Start of Block

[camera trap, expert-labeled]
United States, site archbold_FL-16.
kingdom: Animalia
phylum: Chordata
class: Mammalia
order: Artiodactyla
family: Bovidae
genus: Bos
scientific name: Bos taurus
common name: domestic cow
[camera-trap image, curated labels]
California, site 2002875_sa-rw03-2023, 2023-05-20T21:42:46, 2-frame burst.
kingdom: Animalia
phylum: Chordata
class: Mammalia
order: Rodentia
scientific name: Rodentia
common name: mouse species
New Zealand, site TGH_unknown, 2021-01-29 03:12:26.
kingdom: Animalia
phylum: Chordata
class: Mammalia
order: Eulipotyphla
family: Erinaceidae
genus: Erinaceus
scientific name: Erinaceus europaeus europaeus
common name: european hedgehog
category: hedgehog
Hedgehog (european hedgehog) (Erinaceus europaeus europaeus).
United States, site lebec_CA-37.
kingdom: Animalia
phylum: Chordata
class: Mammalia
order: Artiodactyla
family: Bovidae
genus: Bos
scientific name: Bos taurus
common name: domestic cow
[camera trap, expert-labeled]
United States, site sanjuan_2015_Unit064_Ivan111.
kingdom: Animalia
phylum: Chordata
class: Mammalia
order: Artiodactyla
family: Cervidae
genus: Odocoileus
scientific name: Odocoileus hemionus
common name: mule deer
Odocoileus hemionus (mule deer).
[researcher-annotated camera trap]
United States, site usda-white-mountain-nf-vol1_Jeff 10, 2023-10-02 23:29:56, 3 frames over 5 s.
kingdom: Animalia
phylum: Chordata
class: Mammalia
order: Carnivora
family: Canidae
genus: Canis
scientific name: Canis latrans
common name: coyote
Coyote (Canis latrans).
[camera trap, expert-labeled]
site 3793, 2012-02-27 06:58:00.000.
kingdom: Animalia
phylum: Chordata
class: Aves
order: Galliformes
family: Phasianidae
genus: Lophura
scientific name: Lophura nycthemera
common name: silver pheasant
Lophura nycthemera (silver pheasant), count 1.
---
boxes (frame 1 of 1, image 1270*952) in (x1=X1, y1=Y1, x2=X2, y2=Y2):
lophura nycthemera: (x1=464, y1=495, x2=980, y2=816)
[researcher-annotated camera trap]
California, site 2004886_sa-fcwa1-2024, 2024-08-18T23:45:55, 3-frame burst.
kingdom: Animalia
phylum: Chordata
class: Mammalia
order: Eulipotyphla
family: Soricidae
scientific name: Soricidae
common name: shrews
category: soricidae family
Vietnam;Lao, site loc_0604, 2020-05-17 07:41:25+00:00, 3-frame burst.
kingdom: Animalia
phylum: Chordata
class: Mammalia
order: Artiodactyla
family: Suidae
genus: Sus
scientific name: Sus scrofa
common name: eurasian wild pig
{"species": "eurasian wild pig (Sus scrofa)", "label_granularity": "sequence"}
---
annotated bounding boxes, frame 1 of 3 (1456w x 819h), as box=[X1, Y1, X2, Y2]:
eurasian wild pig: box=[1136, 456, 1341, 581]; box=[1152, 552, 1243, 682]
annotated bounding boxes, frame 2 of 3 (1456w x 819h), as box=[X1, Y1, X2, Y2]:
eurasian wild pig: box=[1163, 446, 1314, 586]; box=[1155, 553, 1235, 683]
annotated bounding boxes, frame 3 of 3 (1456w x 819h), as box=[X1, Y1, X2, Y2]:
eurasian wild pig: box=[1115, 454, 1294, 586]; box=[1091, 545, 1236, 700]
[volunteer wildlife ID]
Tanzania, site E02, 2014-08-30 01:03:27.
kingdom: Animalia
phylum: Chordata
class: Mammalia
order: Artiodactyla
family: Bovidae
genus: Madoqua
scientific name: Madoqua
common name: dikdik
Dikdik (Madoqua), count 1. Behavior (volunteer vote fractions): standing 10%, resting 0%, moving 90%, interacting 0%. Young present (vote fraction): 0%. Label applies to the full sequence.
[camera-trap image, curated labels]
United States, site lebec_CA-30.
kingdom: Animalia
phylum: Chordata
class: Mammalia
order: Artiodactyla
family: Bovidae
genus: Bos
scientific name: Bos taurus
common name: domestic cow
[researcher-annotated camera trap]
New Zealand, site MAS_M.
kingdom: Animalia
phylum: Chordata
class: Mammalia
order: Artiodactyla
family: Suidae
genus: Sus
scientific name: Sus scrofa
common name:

End of Block

> [Exercise]: In the listing, find all lines with the string "States" and copy them.

> [Exercise result]:
United States, site archbold_FL-16.
United States, site lebec_CA-37.
United States, site sanjuan_2015_Unit064_Ivan111.
United States, site usda-white-mountain-nf-vol1_Jeff 10, 2023-10-02 23:29:56, 3 frames over 5 s.
United States, site lebec_CA-30.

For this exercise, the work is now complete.